# What version of BIOS do i need



## danstoke2009 (Jan 8, 2010)

i have an asrock n61p-s mobo and i also have an amd athlon 64 x2 7750 black edition chip. i know it depends on the batch but im bored and wanted have a go at unlocking the othere 2 cores. i know how to do this. i also need to change advanced clock calibration and set e-c firmware to hybird. my version of bios does not allow me to change this. what version will i need and where i can get it. does anybody know?


----------



## danstoke2009 (Jan 8, 2010)

thankyou. do i need the all in one driver or just the bios one. i need to create a clean dos boot disk i think but i dont have a floopy drive just a cd-rw. could you guide me through the whole process because when flashing i,ve been told it can cause problems. thanks in advance.


----------



## Tyree (May 10, 2009)

Go to the Mobo manufacturer's site to find the Bios for your Mobo. They should also have instructions to do the flash. Follow those instructions to the letter.
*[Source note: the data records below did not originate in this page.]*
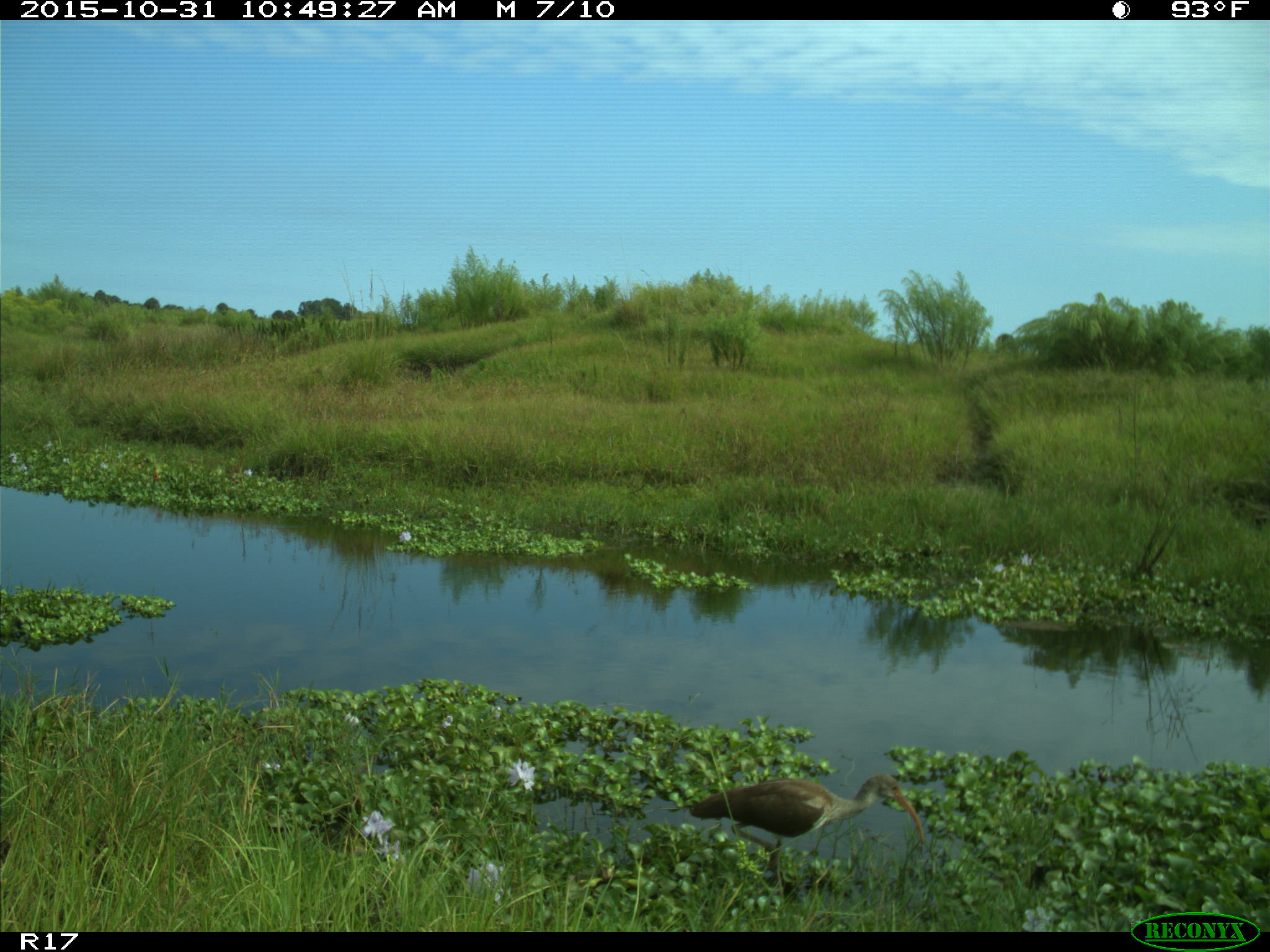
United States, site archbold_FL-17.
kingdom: Animalia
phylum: Chordata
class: Aves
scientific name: Aves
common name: birds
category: unidentified bird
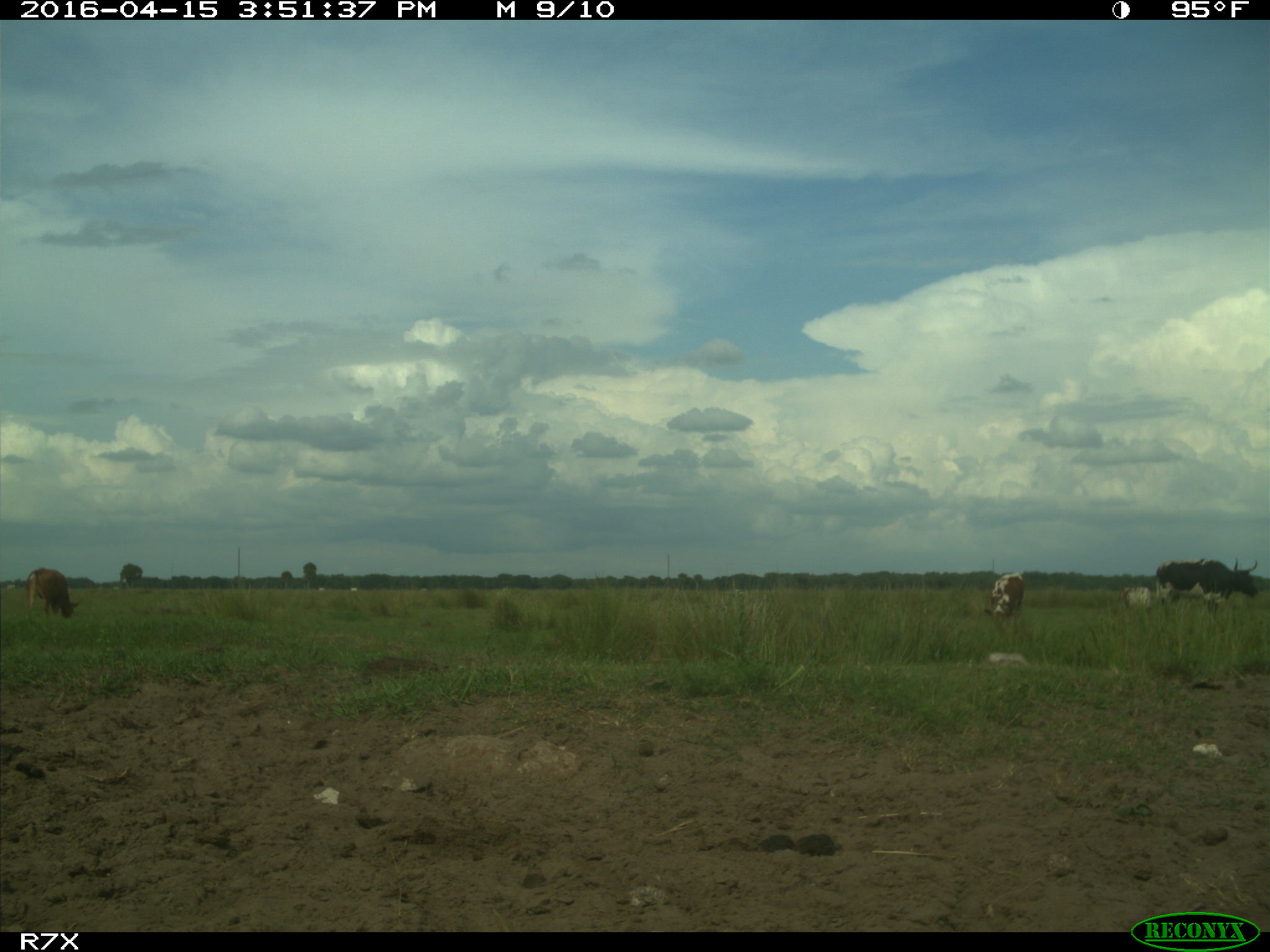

A bad Bios flash can render the Mobo useless.


----------



## jaggerwild (May 21, 2007)

Over clocking a locked CPU is just asking for trouble as they BIN the CPU'S for a reason, IE the core failed testing and to save money the company simply disabled the third core. Knowing this going in and still doing it is at your OWN Discretion! 

http://www.ocinside.de/go_e.html?http://www.ocinside.de/html/workshop/amd_phenom_ii_unlock.html


----------